- _SUPPLIED DATA_
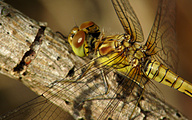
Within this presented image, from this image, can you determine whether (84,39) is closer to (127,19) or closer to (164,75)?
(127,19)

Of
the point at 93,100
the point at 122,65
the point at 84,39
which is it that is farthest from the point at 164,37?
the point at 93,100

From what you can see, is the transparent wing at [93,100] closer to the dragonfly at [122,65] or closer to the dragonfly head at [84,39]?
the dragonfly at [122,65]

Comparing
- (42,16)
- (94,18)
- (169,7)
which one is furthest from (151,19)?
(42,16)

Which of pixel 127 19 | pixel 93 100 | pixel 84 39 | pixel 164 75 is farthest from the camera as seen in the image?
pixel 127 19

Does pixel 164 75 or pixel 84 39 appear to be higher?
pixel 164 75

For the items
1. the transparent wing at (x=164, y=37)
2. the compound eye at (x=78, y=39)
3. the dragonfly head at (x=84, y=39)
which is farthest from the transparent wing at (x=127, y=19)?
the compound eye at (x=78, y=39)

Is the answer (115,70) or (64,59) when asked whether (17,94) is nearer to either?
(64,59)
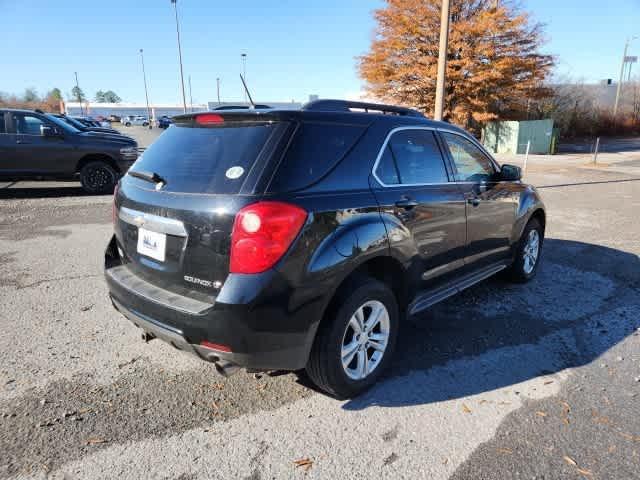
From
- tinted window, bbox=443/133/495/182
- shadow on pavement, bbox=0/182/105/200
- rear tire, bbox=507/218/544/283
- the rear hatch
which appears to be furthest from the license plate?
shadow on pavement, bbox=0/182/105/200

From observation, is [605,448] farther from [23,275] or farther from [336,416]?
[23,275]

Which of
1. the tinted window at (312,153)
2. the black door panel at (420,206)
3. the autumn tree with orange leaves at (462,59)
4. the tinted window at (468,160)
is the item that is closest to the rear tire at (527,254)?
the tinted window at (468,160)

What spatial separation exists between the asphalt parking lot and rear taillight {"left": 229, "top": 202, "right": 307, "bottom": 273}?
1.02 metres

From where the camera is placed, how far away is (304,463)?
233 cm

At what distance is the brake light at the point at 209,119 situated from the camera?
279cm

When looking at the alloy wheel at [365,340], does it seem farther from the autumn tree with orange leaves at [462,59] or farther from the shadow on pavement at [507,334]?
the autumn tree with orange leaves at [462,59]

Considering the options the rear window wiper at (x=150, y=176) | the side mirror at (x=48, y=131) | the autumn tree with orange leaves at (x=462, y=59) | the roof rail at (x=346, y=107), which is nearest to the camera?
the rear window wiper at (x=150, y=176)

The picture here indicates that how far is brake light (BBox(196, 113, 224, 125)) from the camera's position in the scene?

- _THE PROBLEM_
Reproduce the entries above word for word. Pictures stay out.

- _FINAL RESULT_
Within this presented image, from this image, can you determine whether (84,39) is closer to (127,19) or closer to (164,75)?
(127,19)

Of
the point at 93,100
the point at 122,65
the point at 84,39
which is it that is farthest from the point at 164,37?
the point at 93,100

From what you can see, is the transparent wing at [93,100] closer to the dragonfly at [122,65] or closer to the dragonfly head at [84,39]?
the dragonfly at [122,65]

Comparing
- (42,16)
- (94,18)
- (169,7)
which one is furthest from (151,19)?
(42,16)

Which of pixel 127 19 | pixel 93 100 | pixel 84 39 | pixel 164 75 is farthest from the camera as seen in the image?
pixel 127 19

Does pixel 164 75 or pixel 84 39 appear to be higher?
pixel 164 75

For the items
1. the transparent wing at (x=164, y=37)
2. the compound eye at (x=78, y=39)
3. the dragonfly head at (x=84, y=39)
which is farthest from the transparent wing at (x=127, y=19)?
the compound eye at (x=78, y=39)

Is the answer (115,70) or (64,59) when asked whether (17,94) is nearer to either?
(64,59)
From
- tinted window, bbox=443/133/495/182
- shadow on pavement, bbox=0/182/105/200
- rear tire, bbox=507/218/544/283
- the rear hatch
which appears to be furthest from the license plate?
shadow on pavement, bbox=0/182/105/200

From observation, is [605,448] farther from [23,275] or farther from [336,416]?
[23,275]

Which of
1. the tinted window at (312,153)
2. the black door panel at (420,206)
3. the autumn tree with orange leaves at (462,59)
4. the tinted window at (468,160)
is the item that is closest to the rear tire at (527,254)?
the tinted window at (468,160)

What spatial separation exists between the asphalt parking lot and rear taillight {"left": 229, "top": 202, "right": 307, "bottom": 273}?
1.02 metres

From where the camera is placed, how far away is (304,463)?
233 cm

At what distance is the brake light at the point at 209,119 situated from the camera?
279cm

When looking at the alloy wheel at [365,340], does it seem farther from the autumn tree with orange leaves at [462,59] or farther from the shadow on pavement at [507,334]?
the autumn tree with orange leaves at [462,59]

Considering the options the rear window wiper at (x=150, y=176) | the side mirror at (x=48, y=131) | the autumn tree with orange leaves at (x=462, y=59) | the roof rail at (x=346, y=107), which is nearest to the camera?
the rear window wiper at (x=150, y=176)

The picture here indicates that how far is brake light (BBox(196, 113, 224, 125)) from the camera's position in the scene?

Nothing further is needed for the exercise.